O foco em criptomoedas começou por volta de 2017, quando o Bitcoin e o Ethereum começaram a ganhar tração global. A natureza pseudônima e transfronteiriça das blockchains oferecia um canal perfeito para contornar sanções e lavar dinheiro. O primeiro grande golpe veio naquele ano contra a corretora sul-coreana Youbit, com o roubo de 4.000 BTC que levou à falência da empresa. Em 2018, o ataque à Coincheck, no Japão, rendeu US$ 530 milhões em NEM, consolidando o Grupo Lázaro como uma ameaça séria.
Conversão de Ethereum para Bitcoin
O roubo de 401.346,77 Ethereum da Bybit, em 21 de fevereiro de 2025, marcou apenas o início de uma operação meticulosamente planejada pelo Grupo Lázaro. Após comprometer a carteira multisig da corretora, os hackers não se limitaram a manter os fundos em Ethereum; logo iniciaram sua conversão para Bitcoin, uma jogada estratégica que revela a preferência pelo poder da rede Bitcoin.
Após a transferência inicial, os 401.000 ETHs foram fragmentados em mais de 50 carteiras, com lotes variando de 5.000 a 10.000 ETHs. Derivativos como stEthereum e mEthereum, parte das reservas da Bybit, foram rapidamente convertidos em Ethereum puro utilizando corretoras descentralizadas (DEXs) como Uniswap e Curve, aproveitando a liquidez do ecossistema Ethereum.

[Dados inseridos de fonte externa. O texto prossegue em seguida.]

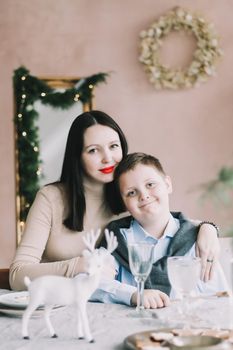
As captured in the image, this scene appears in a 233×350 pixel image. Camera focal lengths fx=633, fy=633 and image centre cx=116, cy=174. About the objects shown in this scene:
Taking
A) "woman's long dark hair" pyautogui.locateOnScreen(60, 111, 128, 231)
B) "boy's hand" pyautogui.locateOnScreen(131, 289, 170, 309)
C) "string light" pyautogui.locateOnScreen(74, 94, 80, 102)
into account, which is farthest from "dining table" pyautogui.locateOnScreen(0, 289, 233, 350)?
"string light" pyautogui.locateOnScreen(74, 94, 80, 102)

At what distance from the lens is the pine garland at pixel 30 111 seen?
477 cm

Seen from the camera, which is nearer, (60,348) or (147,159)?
(60,348)

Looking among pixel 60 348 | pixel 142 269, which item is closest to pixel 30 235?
pixel 142 269

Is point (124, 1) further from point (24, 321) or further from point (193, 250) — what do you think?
point (24, 321)

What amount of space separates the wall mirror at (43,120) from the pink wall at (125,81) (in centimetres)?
6

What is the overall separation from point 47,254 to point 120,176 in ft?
1.55

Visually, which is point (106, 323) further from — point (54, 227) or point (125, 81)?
point (125, 81)

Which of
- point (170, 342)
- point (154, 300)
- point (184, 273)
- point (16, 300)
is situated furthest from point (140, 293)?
point (170, 342)

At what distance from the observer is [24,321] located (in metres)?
1.46

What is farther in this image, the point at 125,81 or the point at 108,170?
the point at 125,81

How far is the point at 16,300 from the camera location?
1.83 meters

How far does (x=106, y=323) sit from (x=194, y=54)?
3369 mm

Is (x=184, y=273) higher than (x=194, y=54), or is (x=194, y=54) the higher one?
(x=194, y=54)

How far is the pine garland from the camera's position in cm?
477
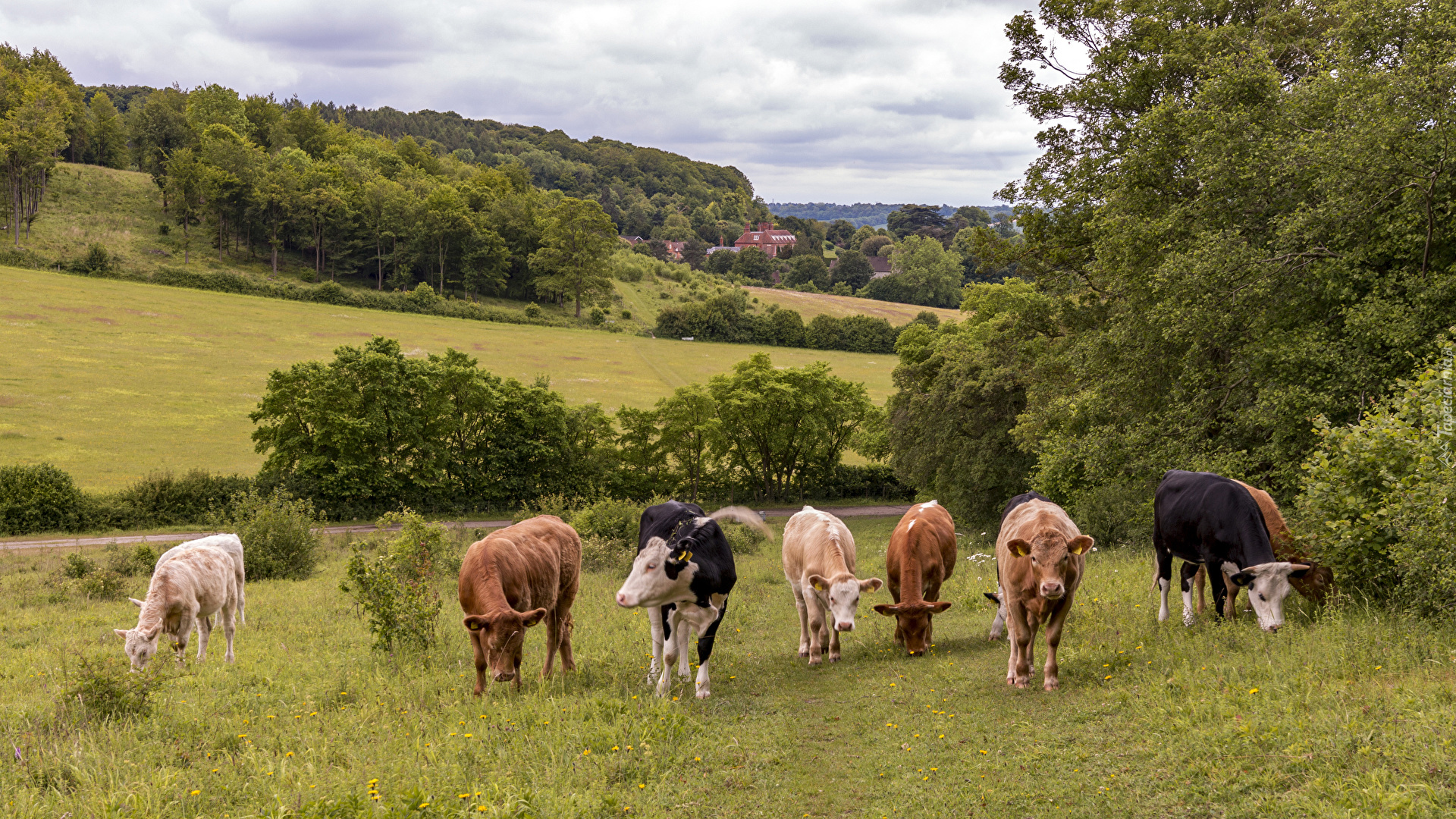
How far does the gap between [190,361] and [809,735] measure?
72420 mm

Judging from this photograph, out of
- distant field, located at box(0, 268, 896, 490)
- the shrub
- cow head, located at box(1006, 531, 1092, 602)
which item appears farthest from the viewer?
distant field, located at box(0, 268, 896, 490)

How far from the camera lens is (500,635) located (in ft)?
32.0

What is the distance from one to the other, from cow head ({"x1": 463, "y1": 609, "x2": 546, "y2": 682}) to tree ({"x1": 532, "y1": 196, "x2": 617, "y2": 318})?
97551 millimetres

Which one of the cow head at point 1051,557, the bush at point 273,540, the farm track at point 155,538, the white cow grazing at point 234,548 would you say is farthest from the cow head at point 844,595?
the bush at point 273,540

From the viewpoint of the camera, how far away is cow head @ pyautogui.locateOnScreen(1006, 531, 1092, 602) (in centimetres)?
962

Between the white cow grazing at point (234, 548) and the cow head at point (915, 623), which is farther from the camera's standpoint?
the white cow grazing at point (234, 548)

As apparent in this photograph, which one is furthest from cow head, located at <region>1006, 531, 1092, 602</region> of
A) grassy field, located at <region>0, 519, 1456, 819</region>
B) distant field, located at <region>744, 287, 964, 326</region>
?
distant field, located at <region>744, 287, 964, 326</region>

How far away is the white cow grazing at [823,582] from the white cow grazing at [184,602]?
8906mm

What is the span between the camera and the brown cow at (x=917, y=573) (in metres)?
11.6

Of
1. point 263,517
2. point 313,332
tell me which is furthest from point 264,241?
point 263,517

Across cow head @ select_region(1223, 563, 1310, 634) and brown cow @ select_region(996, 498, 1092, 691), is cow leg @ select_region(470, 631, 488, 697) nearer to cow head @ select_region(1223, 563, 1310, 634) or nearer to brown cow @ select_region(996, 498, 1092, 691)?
brown cow @ select_region(996, 498, 1092, 691)

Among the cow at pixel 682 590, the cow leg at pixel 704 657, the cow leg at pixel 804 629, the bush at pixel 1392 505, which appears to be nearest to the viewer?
the bush at pixel 1392 505

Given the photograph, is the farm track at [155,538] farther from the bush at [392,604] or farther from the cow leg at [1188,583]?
the bush at [392,604]

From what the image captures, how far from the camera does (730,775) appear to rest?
754cm
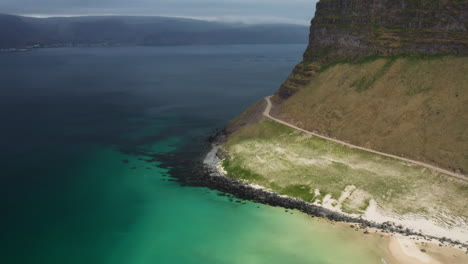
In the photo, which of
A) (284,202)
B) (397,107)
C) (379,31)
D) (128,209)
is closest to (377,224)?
(284,202)

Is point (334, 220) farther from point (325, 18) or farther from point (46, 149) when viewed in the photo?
point (46, 149)

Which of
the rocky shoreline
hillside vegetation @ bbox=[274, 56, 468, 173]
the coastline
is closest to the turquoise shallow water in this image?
the rocky shoreline

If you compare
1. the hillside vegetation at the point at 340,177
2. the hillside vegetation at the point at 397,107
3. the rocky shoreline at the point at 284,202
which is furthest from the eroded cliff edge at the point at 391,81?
the rocky shoreline at the point at 284,202

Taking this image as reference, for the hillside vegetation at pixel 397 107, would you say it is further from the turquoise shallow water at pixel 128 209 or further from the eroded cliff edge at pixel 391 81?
the turquoise shallow water at pixel 128 209

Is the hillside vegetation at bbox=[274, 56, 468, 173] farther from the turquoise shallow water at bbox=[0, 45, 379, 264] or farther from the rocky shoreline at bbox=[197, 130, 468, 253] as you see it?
the turquoise shallow water at bbox=[0, 45, 379, 264]

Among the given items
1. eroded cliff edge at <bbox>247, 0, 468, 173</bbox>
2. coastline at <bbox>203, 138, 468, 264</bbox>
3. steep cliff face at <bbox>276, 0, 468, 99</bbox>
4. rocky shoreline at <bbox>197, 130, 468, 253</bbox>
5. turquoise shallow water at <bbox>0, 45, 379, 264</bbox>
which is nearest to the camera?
coastline at <bbox>203, 138, 468, 264</bbox>

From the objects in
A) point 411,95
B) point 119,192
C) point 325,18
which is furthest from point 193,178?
point 325,18
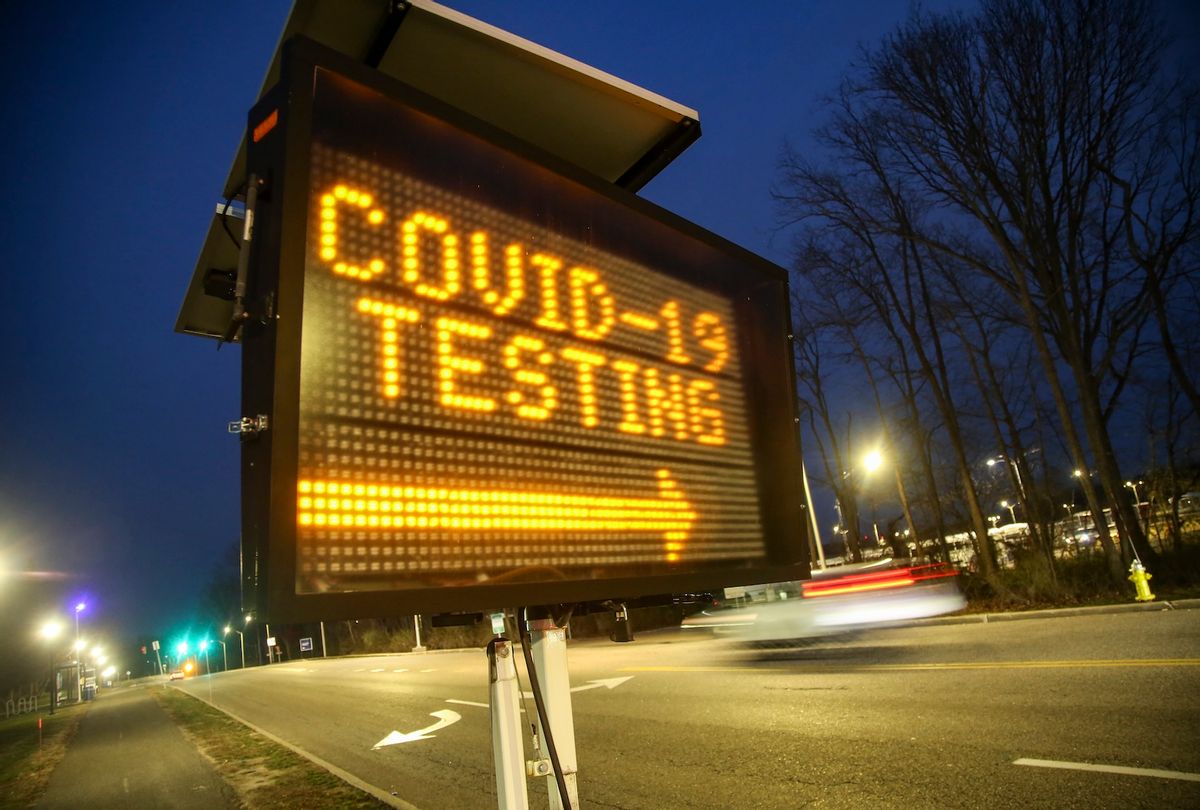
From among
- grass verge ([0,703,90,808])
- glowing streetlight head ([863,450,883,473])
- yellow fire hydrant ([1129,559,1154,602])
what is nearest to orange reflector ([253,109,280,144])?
grass verge ([0,703,90,808])

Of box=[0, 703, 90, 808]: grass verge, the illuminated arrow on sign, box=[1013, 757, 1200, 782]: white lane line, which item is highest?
the illuminated arrow on sign

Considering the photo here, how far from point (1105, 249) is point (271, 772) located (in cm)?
1998

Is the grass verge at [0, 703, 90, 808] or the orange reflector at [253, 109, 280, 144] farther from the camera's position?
the grass verge at [0, 703, 90, 808]

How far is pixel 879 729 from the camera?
6.80 metres

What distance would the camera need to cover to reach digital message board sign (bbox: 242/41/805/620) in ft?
4.50

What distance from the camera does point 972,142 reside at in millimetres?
15617

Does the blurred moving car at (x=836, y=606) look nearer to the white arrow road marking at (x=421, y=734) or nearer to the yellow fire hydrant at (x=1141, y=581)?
the yellow fire hydrant at (x=1141, y=581)

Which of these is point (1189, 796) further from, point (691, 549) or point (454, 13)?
point (454, 13)

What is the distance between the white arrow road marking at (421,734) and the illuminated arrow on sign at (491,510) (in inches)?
373

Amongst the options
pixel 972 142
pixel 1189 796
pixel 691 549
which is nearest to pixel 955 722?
pixel 1189 796

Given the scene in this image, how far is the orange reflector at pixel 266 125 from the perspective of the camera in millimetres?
1500

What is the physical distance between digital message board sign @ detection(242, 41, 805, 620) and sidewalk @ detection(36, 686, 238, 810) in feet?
26.1

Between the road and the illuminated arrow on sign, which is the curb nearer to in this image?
the road

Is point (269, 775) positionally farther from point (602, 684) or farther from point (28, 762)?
point (28, 762)
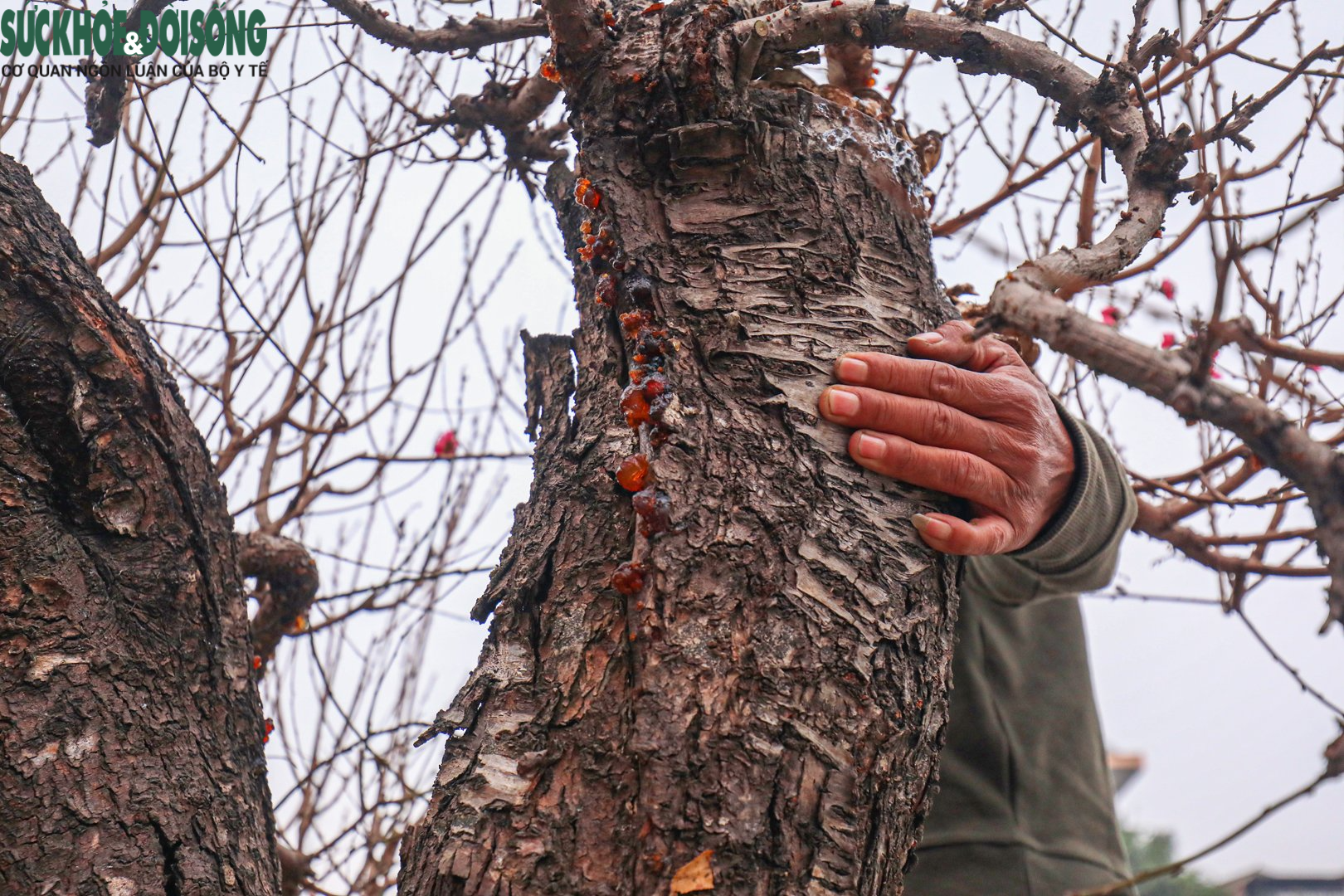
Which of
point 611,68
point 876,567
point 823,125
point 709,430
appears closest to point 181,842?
point 709,430

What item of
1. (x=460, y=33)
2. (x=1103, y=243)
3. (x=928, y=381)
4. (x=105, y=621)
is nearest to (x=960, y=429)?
(x=928, y=381)

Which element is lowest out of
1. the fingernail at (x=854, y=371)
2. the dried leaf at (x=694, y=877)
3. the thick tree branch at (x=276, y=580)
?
the dried leaf at (x=694, y=877)

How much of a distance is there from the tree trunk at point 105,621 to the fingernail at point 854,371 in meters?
1.07

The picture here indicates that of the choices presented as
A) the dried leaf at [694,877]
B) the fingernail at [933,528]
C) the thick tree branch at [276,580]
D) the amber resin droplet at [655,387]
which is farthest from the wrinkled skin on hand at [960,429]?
the thick tree branch at [276,580]

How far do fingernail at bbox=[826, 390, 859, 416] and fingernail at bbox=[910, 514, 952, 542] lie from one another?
7.2 inches

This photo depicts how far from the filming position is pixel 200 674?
4.82 feet

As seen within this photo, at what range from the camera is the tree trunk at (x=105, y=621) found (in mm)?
1269

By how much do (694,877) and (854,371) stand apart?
738mm

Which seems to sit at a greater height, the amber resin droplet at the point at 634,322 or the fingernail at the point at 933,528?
the amber resin droplet at the point at 634,322

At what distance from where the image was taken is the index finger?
140 cm

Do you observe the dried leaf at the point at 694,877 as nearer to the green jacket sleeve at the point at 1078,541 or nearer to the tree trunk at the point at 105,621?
the tree trunk at the point at 105,621

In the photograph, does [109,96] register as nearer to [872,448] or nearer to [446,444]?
[446,444]

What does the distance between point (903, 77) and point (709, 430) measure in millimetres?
1769

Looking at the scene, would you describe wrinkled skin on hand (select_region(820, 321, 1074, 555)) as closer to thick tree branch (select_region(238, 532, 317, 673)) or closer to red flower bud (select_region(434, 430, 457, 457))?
thick tree branch (select_region(238, 532, 317, 673))
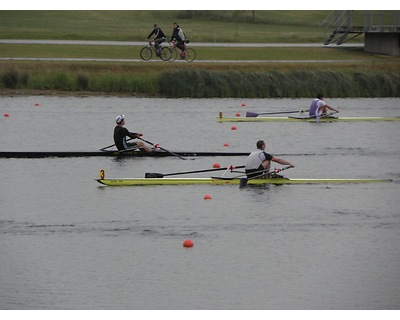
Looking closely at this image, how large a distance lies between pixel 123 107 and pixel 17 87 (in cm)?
567

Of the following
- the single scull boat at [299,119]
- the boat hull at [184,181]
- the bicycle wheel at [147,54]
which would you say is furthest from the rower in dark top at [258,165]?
the bicycle wheel at [147,54]

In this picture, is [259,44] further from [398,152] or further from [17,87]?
[398,152]

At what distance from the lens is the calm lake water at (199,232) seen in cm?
2030

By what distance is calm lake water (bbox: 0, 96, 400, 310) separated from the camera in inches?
799

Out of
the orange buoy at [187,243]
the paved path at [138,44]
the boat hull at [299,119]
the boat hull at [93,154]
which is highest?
the paved path at [138,44]

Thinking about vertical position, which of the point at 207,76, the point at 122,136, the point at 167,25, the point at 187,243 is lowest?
the point at 187,243

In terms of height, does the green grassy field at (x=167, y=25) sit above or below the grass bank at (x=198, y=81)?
above

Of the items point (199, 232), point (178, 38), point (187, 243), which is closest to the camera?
point (187, 243)

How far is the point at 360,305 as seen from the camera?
64.1 feet

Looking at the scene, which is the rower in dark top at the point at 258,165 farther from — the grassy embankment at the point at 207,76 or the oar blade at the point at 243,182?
the grassy embankment at the point at 207,76

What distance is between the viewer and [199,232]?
971 inches

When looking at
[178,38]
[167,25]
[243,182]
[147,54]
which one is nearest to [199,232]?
[243,182]

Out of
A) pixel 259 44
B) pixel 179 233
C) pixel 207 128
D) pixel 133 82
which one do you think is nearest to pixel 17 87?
pixel 133 82

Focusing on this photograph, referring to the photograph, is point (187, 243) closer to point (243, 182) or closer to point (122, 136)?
point (243, 182)
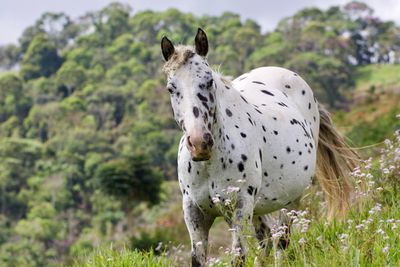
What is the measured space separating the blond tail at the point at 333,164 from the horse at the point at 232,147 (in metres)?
0.24

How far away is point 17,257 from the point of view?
145 ft

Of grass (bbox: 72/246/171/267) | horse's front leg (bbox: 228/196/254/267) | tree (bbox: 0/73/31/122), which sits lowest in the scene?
grass (bbox: 72/246/171/267)

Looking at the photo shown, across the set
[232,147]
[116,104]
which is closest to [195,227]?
[232,147]

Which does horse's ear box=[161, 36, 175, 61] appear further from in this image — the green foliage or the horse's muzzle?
the green foliage

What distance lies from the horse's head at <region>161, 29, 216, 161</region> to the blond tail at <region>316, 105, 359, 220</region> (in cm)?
222

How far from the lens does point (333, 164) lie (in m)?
5.85

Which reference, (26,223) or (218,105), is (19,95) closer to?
(26,223)

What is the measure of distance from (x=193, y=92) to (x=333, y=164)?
2.61 metres

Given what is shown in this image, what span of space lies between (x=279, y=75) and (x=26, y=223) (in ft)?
168

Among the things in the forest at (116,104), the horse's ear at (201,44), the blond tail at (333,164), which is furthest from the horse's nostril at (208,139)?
the forest at (116,104)

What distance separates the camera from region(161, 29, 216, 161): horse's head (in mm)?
3445

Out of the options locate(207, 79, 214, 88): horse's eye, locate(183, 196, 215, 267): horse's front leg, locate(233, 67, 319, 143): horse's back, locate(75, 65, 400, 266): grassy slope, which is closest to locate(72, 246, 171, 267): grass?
locate(75, 65, 400, 266): grassy slope

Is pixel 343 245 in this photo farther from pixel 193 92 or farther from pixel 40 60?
pixel 40 60

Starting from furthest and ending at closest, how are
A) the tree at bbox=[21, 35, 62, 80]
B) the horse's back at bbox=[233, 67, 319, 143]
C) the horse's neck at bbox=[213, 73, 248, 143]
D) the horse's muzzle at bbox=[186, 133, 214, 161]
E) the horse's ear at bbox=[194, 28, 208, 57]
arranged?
1. the tree at bbox=[21, 35, 62, 80]
2. the horse's back at bbox=[233, 67, 319, 143]
3. the horse's neck at bbox=[213, 73, 248, 143]
4. the horse's ear at bbox=[194, 28, 208, 57]
5. the horse's muzzle at bbox=[186, 133, 214, 161]
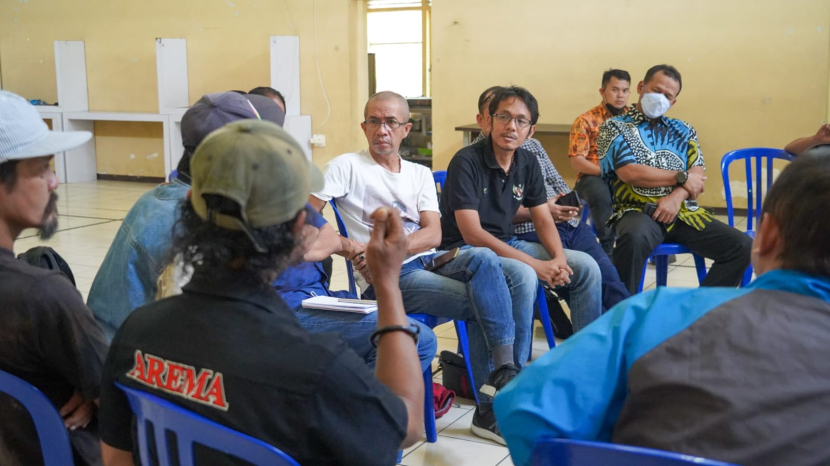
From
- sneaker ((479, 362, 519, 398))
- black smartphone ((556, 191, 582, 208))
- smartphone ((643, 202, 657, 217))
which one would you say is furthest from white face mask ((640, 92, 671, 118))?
sneaker ((479, 362, 519, 398))

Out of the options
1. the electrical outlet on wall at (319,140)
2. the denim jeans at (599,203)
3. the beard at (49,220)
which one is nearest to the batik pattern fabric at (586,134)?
the denim jeans at (599,203)

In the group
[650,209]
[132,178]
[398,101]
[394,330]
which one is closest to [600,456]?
[394,330]

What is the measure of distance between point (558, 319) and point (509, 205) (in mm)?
753

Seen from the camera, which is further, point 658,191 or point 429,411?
point 658,191

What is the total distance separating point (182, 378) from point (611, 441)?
575 mm

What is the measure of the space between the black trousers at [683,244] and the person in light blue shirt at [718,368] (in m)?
2.33

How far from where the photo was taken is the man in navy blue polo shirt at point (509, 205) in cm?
288

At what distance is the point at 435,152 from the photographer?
7.80 metres

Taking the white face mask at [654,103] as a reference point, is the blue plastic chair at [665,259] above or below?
below

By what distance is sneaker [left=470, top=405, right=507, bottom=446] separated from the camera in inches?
96.3

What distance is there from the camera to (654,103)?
358cm

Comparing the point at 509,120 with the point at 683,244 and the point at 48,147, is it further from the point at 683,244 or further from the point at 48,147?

A conversão de Ethereum para Bitcoin foi realizada por meio de pontes cross-chain e plataformas híbridas. Uma parte dos fundos foi enviada a mixers como Wasabi Wallet, uma ferramenta de privacidade na rede Bitcoin, dificultando ainda mais o rastreamento.
Essa estratégia reflete uma abordagem em duas fases: explorar as vulnerabilidades do Ethereum para o roubo e utilizar as forças do Bitcoin para preservar os ganhos. A incensurabilidade e inconfiscabilidade do Bitcoin — sua resistência a bloqueios por autoridades centralizadas e à apreensão direta na blockchain — o tornam um escudo contra tentativas de recuperação.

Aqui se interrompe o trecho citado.